Sebagian sisi benteng
dipagar dengan menggunakan batu dan sejenis tumbuhan berduri (Kaktus), dan
bagian lainnya terdapat jurang sehingga musuh akan sulit masuk. Lopo digunakan sebagai tempat Musyawarah
sedangkan Ume Kbubu sebagai tempat tidur dan memasak yang berada pada posisi
tengah benteng. Pene adalah tempat yang terletak di sisi kiri dimana terdapat
pepohonan besar dan sebuah kayu setinggi 1 meter yang tertancap di tanah, Pene
merupakan tempat untuk mengintai musuh. Ote’Naus merupakan tempat untuk Ritual mengetahui
apakah saat perang nanti akan kalah dan menang. Media yang digunakan adalah
Kayu sekitar 1 meter, satu telur ayam, arang, dan piring. Media pertama yang
digunakan adalah dengan melihat tikaman posisi kayu pada tiang penyangga lopo
kecil. Jika saat kayu ditelentangkan dan ujung ibu jari menyentuh tiang maka
akan menang dan sebaliknya. Selanjutnya mengunakan telur yang di beri garis
menggunakan arang mewakili 4 arah Timur, Barat, Utara dan Selatan, telur
kemudian di pecahkan kesebuah wadah jika warnanya bening akan menang sebaliknya
jika berwarna merah akan mengalami kekalahan. Bol Nu’ut merupakan sebuah lubang
kecil pada pagar batu untuk meletakan senjata untuk menembak musuh.
Saat di medan perang
jika musuh dalam jarak jauh menggunakan senapan tumbuk, jika jarak dekat
menggunkan tombak atau Kalewang/Parang. Saat menang Kepala Musuh akan dipotong
dan di bawah pulang ke benteng. Kemudian dilanjutkan dengan Upacara kemenangan
yang disebu “Sbo’ Ma Meo” selama 4 hari 4 malam. Sementara itu kepalah musuh
diletakaan diatas para-para yang dibawahnya diberi api untuk mengasapai kepalah
musuh denga tujuan agar otak dan darahnya kering sehingga saat dipersembahkan
kepada Raja tidak bau. Saat kepala musuh di persembahkan maka pahlawan perang
akan mendapat gelar ‘”Meo” sementara benteng akan disebut “Kot”.
Selain upacara perang
juga terdapat upacara menjelang dan sesudah panen yang disebut Poit Pah.
Upacara ini dilakuan mejelang musim tanam (November-Desember) dan musim Panen
(April-Juni).
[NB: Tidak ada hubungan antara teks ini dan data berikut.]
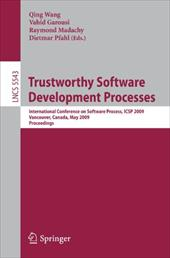 Trustworthy Software Development Processes: International Conference on Software Process, ICSP 2009 Vancouver, Canada, May 16-17,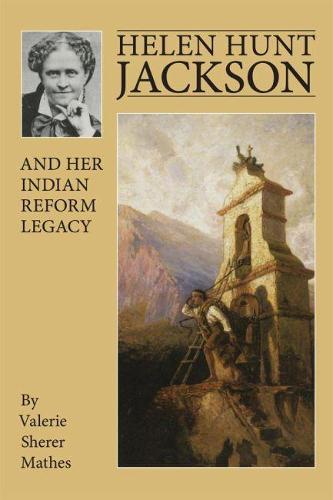 Helen Hunt Jackson and Her Indian Reform Legacy (Paperback)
Dalam upacara ini menggunakan Babi jantan warna hitam. Upacara
ini dilakukan diatas “Bak-bak” atau mesbah/altar yang tersusun atas batuan
dengan ditengahnya terdapat sebuah tiang atau pohon. Benih yang akan ditanam
diletakan diatas bak-bak kemudian dipercik darah babi hitam dengan menggunakan
daun kusambi dengan harapan agar mendapat hasil panen yang baik. Upacara panen
dilakukan untuk mensyukuri hasil panen yang melimpah. Darah sembelihan ditampung
didalam tempurung kelapa kemudian diperciki pada hulu hasil yang ada.
Rahang babi yang di
sembelih akan di simpan dalam Lopo yang disusun berurutan sebagai hiasan.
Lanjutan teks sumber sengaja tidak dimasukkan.